Dua jarum besar berwarna keemasan, tampak sewarna dengan keseluruhan antarmuka jam tangan pada pergelangan maskulin.
“Jam tiga lewat dua puluh, Hari Rabu, kenapa lebih sepi dari sore biasanya?” seorang laki-laki mengesan situasi empat lapangan basket outdoor dari dalam mobil limousine warna kuning emas.
Dia turun dari mobil, memandang sepasang pintu kaca sebuah kantor di hadapannya. Tidak ada bouncer yang menyambut mau pun beradu kekerenan jambang dan kumis dengannya. Dia menuju pintu kantor itu. Embusan angin sedikit menggoyang bagian belakang dan samping kanan blazzer putihnya, sedangkan kacamata hitamnya tetap tenang mengawal arah pandangannya.
Dia masuk, mendapati bangku depan yang sama sepi dengan apa saja yang empuk dan nyaman diduduki dalam ruang depan itu, menyisakan satu air mancur kecil—bergaya putih marmer— yang gemericiknya mengisi sela keheningan—di sebelah banner promosi permainan basket.
Dia menyimpang ke kiri, menyusuri koridor, melewati satu pintu di sebelah kanannya dan dua pintu di sebelah kirinya. Lalu sampai di ruangan kosong menuju dua buah tangga. Langkahnya terhenti. Meninjau sekelilingnya, memindai setiap kepala berhelm dengan visor hitam sewarna dengan seragam mereka—belasan orang—yang menodongkan senjata laras pendek tertuju kepadanya, menguncinya di ruang ruangan.
“What the...?!” kesannya laki-laki berstelan blazzer putih, sedangkan satuan regu bersenjata itu kompak mempersempit ruang geraknya.

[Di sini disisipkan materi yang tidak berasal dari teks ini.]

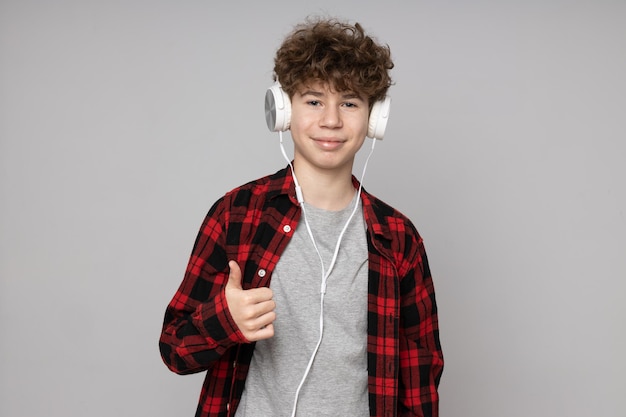 Adolescente chico atractivo en auriculares sobre fondo gris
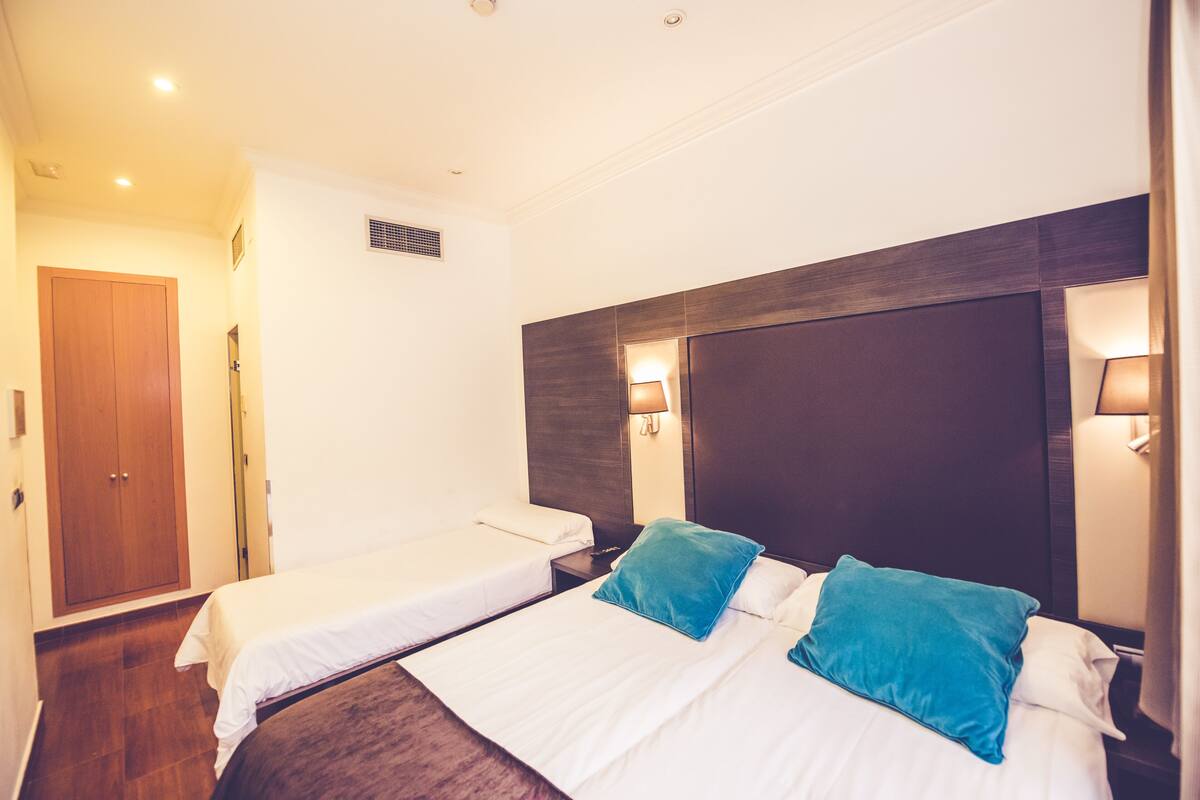 Habitación de hotel con dos camas individuales, un armario de madera, una mesita de noche y lámparas de pared.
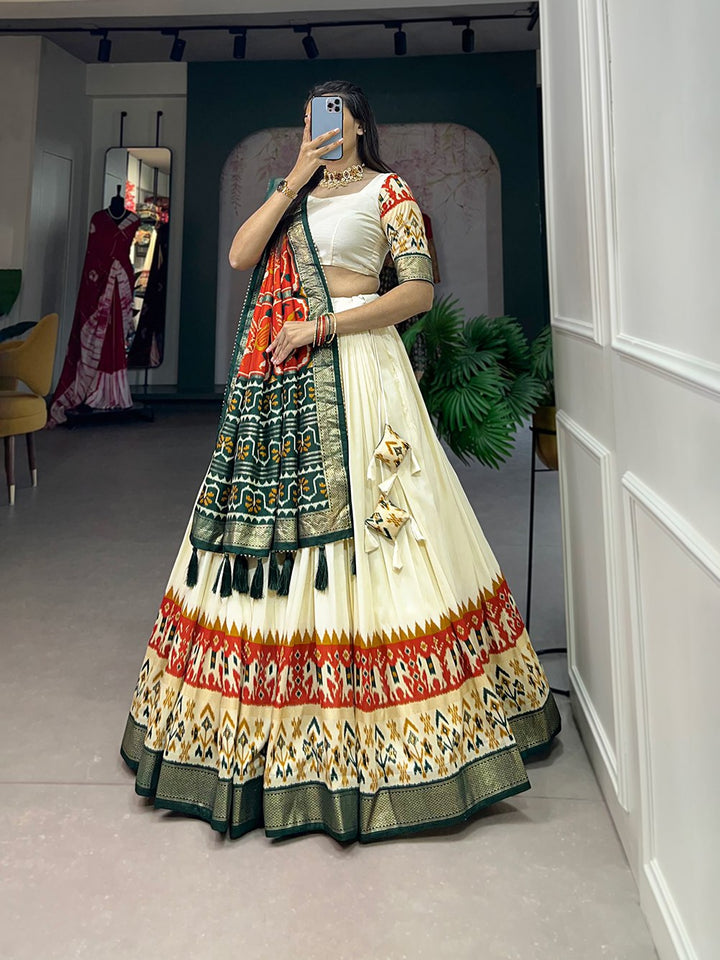 Tussar Silk Patola Print With Foil Printed Silk Lehenga Choli In Orange Color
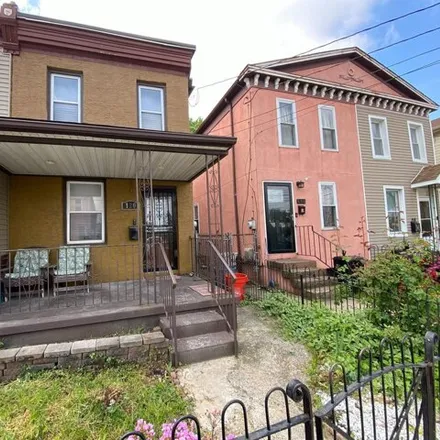 Rent this 2 bed townhouse on 120 Elm St in Camden, New Jersey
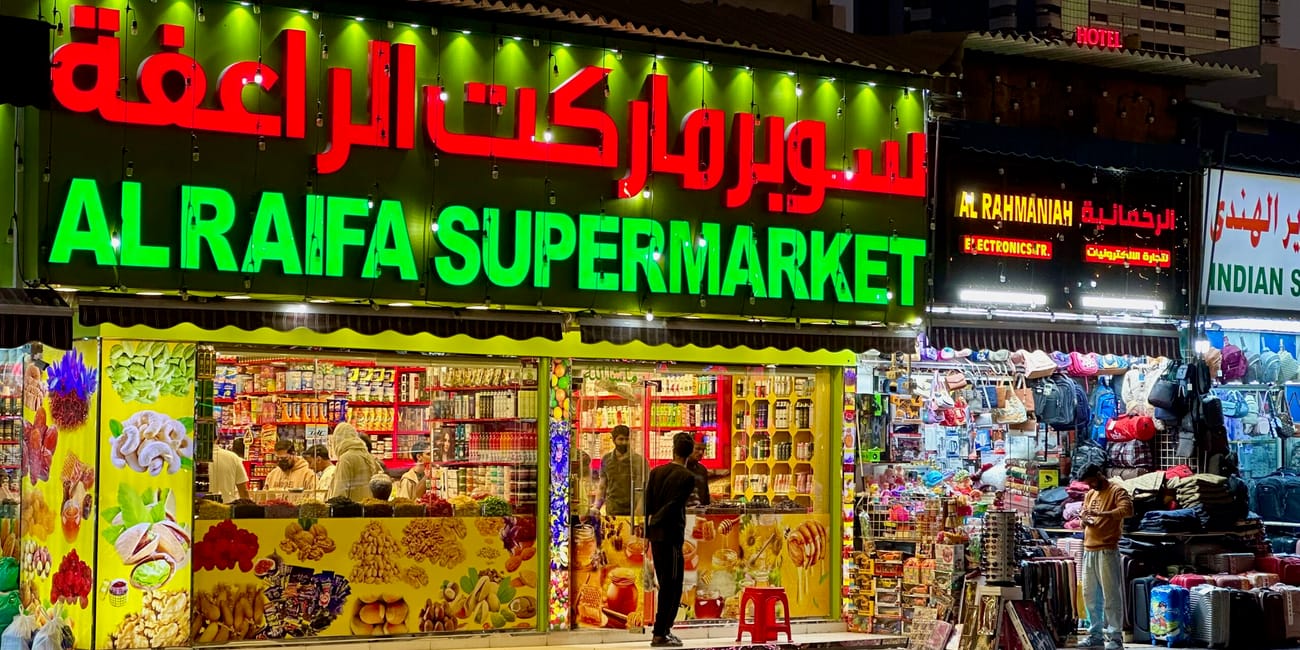 Wieczorny widok na sklep al raifa supermarket w sharjah al ghuwair market, z jaskrawymi szyldami i straganami.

“Angkat tangan dan berlutut!” perintah salah satu pasukan dengan tanda buff merah putih di lengan kanan—yang tidak tidak ada pada setiap personel lain.
Dua orang personel memborgol kedua pergelangan tangan satu-satunya terget itu tanpa perlawanan.
“Skenario yang hebat, sampai kamu tidak mengantisipasi waktu langkah mati. Sial sekali kamu hari ini, ya,” ejek personel yang punya buff merah putih di lengan kanan.
Laki-laki berstelan blazzer putih tersenyum ironis. “Menurut anda, apa saya tampak terkejut?” balasnya sewaktu borgol tebal dan berat mulai membebani tengkuknya.
“Seharusnya kamu menyesal, Arex.”
“Tidak seperti itu, Jendral Mursar Hagean. Anda mengikuti pertimbangan yang salah.”
Mursar melepas paksa kacamata hitam dari muka Arex, lalu menjatuhkannya ke bawah dengan asal. “Tidak ada pertimbangan apa pun dengan kamu.”
“Anda yakin?”
“Tunggu!” Terdengar oleh mereka suara laki-laki dari arah masuk menuju ruang itu tanpa memengaruhi sikap dan perhatian tim penyergap, kecuali jendral yang sempat membuat bicaraan. Mursar memperhatikan kehadiran sepasang anak muda yang dia pikir tidak terkesan berada di pihaknya mau pun Arex, dan tidak seharusnya mereka berdua membuat twist pada situasi seperti itu.
“Tunggu! Saya mohon beri orang itu pilihan!”
Ucapan yang Arex dengar itu membuatnya tersenyum.
“Ada urusan apa, anak muda? Ini bukan urusan yang bisa ditangguhkan,” tegas Mursar.
“Hai, Alter!” ucap Arex lantang, seolah dia mengenali tanpa perlu berbalik badan.
Mursar tampak dibingungkan untuk mengerti situasinya. “Apa mau kamu?” dengan nada keras menanyakan.
“Dia mengirim saya pesan, mengancam dengan nyawa teman saya! Dia menyandera teman saya di atap hotel Akemi dan memasang peledak dengan hitungan mundur!” Alter membalas dengan nada hampir sama keras, “waktu semakin habis kalau dia tidak dibebaskan secepatnya!”